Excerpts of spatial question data

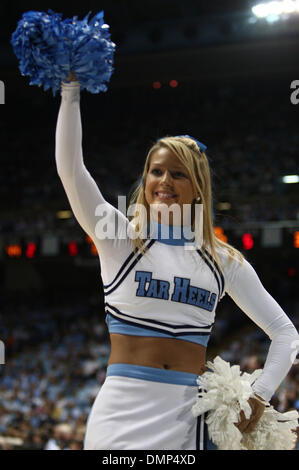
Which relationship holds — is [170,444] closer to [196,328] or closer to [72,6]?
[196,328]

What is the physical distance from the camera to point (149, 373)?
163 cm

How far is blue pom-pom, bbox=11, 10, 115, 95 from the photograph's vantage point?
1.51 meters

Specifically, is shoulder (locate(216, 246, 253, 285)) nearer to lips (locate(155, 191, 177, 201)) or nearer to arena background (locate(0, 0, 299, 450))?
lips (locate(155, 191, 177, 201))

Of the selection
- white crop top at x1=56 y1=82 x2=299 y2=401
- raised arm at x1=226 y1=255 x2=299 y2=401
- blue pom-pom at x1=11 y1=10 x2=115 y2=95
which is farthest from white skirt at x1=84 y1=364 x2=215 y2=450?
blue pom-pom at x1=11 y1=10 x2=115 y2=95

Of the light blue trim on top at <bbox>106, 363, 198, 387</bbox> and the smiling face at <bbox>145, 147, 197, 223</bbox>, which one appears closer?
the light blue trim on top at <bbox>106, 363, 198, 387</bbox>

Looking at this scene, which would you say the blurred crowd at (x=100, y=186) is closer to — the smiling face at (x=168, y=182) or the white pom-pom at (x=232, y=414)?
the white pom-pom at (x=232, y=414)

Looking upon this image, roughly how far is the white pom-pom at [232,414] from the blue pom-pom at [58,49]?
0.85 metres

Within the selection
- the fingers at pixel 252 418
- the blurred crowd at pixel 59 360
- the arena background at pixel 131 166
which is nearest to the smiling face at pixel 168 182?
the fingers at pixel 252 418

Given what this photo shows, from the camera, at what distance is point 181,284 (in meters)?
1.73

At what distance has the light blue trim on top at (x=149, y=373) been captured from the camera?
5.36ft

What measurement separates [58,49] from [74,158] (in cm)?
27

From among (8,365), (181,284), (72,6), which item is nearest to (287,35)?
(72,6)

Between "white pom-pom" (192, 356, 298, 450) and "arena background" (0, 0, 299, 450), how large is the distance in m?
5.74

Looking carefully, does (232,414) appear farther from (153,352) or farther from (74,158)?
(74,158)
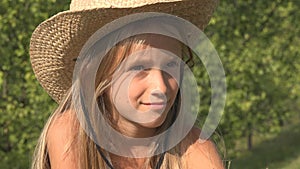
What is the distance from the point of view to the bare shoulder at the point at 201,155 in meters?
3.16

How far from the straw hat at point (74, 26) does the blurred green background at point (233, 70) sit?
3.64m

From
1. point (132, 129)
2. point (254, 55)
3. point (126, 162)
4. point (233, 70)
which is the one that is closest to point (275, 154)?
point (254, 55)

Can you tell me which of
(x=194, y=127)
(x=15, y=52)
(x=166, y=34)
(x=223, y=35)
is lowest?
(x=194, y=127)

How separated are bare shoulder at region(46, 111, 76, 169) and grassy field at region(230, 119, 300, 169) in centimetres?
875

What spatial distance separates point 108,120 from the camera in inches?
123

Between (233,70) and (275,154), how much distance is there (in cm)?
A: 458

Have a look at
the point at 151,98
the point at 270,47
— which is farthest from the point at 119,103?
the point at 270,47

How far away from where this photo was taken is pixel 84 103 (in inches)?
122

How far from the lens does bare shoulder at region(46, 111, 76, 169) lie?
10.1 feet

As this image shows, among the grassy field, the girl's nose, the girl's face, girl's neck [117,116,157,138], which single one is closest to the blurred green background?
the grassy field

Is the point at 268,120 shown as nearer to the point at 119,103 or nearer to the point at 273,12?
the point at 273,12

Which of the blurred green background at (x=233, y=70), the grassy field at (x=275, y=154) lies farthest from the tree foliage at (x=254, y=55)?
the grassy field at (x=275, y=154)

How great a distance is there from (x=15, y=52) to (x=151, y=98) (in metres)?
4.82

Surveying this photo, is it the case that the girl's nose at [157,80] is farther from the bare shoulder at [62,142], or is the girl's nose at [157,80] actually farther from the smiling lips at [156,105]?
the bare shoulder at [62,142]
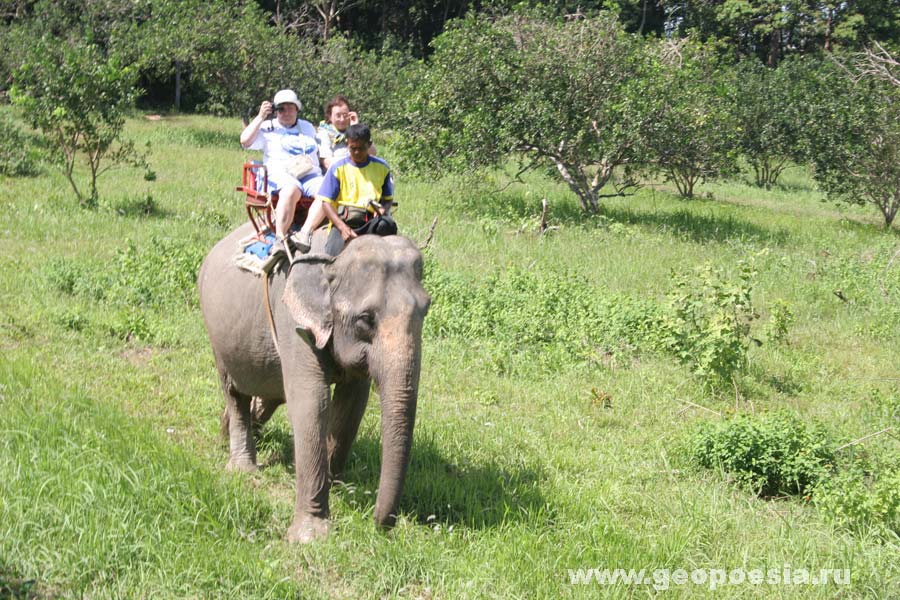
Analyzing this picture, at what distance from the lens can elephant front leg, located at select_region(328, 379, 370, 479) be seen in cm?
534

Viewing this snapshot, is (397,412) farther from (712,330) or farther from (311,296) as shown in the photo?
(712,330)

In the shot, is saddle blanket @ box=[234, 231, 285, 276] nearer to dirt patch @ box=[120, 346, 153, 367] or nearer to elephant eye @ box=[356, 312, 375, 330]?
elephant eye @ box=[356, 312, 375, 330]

■ PROMPT ■
Rewrite the rows as a numbered list, omitting any blank lines, beginning with the line containing "In the shot, is" and continuing through the last of the rows.

■ RESULT OF THIS TASK ■
1. In the shot, is saddle blanket @ box=[234, 231, 285, 276] nearer to dirt patch @ box=[120, 346, 153, 367] or nearer to elephant eye @ box=[356, 312, 375, 330]?
2. elephant eye @ box=[356, 312, 375, 330]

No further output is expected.